In the largest reported series of 148 subjects with ALF due to acetaminophen (APAP), an elevated serum amylase, defined as >100 U/l, was noted in 80 % of subjects (5). This high prevalence, together with APAP-induced HA/pancreatitis in patients with APAP hepatotoxicity without changes in mental state, led the authors to postulate a possible direct effect of the drug on the development of pancreatic injury. Although reports of HA/pancreatitis in non-APAP-induced ALF have been published (14), the series are small and cannot ascertain whether etiology is an important factor in the evaluation of HA in ALF.

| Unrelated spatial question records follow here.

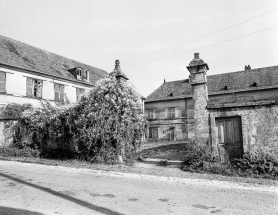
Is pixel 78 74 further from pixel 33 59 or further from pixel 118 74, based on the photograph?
pixel 118 74

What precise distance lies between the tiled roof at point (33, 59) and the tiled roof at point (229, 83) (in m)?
10.8

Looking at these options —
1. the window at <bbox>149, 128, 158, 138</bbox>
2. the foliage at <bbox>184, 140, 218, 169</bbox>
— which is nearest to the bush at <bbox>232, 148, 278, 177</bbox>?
the foliage at <bbox>184, 140, 218, 169</bbox>

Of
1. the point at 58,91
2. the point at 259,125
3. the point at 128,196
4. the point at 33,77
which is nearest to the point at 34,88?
the point at 33,77

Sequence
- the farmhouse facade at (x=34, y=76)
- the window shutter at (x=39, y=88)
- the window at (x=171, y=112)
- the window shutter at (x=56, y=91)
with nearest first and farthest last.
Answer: the farmhouse facade at (x=34, y=76)
the window shutter at (x=39, y=88)
the window shutter at (x=56, y=91)
the window at (x=171, y=112)

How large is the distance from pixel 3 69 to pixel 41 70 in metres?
3.80

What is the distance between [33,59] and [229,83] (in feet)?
77.7

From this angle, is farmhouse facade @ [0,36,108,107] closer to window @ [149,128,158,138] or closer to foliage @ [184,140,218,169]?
window @ [149,128,158,138]

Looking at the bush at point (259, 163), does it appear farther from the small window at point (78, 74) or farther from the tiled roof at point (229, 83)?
the small window at point (78, 74)

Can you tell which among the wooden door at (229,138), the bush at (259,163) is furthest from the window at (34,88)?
the bush at (259,163)

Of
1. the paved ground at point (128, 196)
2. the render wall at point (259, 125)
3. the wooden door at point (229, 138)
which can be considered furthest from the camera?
the wooden door at point (229, 138)

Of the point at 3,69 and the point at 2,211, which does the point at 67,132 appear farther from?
the point at 3,69

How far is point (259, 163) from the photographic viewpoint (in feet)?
27.2

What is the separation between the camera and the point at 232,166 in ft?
28.9

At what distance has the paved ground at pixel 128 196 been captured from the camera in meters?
4.38
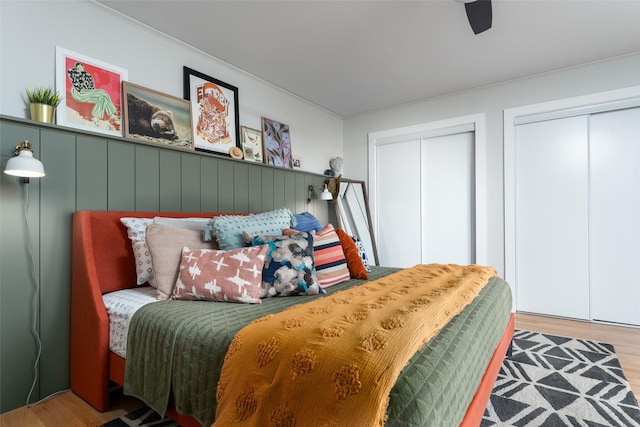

The large database of over 1,000 patients accumulated by the Acute Liver Failure Study Group provides an opportunity to address this question. Hypothermia has been suggested as treatment for cerebral edema in ALF. Accidental hypothermia has been reported to be complicated by acute pancreatitis (1115) and HA has been reported in up to 65% of cases of therapeutic hypothermia (16). A diagnosis of acute pancreatitis in patients with ALF treated with hypothermia is difficult to establish, as pancreatitis may reflect the impact of ALF itself. In anticipation of a trial examining the impact of hypothermia in APAP-induced ALF (17), our objective in this study was to examine the incidence, clinical characteristics, and outcomes of patients with ALF and HA, comparing APAP-induced ALF with non-APAP etiologies.

METHODS

This was a retrospective, cohort analysis using the ALF study group database. The details of patient recruitment and data collection for this database are provided elsewhere (18). Briefly, the Acute Liver Failure Study Group is a consortium of 23 tertiary care liver centers established in 1997 to study the clinical epidemiology of ALF in the United States, provide insight into its pathophysiology, and perform clinical trials to assess the role of new therapies (18). After informed consent, patients are enrolled into the registry if entry criteria are met: prothrombin time >15 s or international normalized ratio ≥ 1.5 with any symptoms of hepatic encephalopathy, features that developed within 26 weeks of symptom onset with no preexisting liver disease (19).

All patients with available amylase levels within the database at the time of hospital admission between 1 January 1 1998 and 31 August 2007 were included in this analysis. Analysis was based on etiology of ALF, divided in two major groups: APAP and non-acetaminophen (non-APAP). This division reflects the hyperacute nature of APAP-related injury with its distinctive clinical features (20). Normal values for amylase were defined as ≤115 U/l, a reference value shared across the laboratories of the different centers. Patients were classified as “elevated” for values between 116 and 345 U/l, whereas HA was defined as >3 × upper limit of normal, or 345 U/l, a cutoff that increases the sensitivity of HA for the diagnosis of acute pancreatitis (9).

The following clinical data were recorded for each case: age, sex, admission hepatic encephalopathy grade, prior alcohol use, and clinical pancreatitis. Prior alcohol use was defined as a possible risk factor based on the history provided at the time of admission. A clinical diagnosis of pancreatitis was made with an elevation of serum amylase level in conjunction with documented clinical features of pancreatitis within the ALF database. Admission laboratories including serum amylase, creatinine, total bilirubin, international normalized ratio, alanine aminotransferase/aspartate aminotransferase levels, as well as arterial lactate and pH were recorded. In addition, several ALF prognostic systems were calculated for all patients, including King’s College Criteria (21), Model for End-stage Liver Disease (MELD) (22), and Sequential Organ Failure Assessment (SOFA) scores (2325). SOFA scores, based on six clinical parameters (including the Glasgow Coma Scale), were estimated based on five readily available parameters together with the admission coma grade. Registry data use a scale of hepatic encephalopathy from I to IV, adapted from the West Haven Criteria (26). Values of coma grade were converted to mean Glasgow coma scores from a recent comparison of both scales in a controlled trial of albumin dialysis in acute-on-chronic liver failure (27): I: 15 points, II: 14 points, III: 9 points, and IV: 4 points.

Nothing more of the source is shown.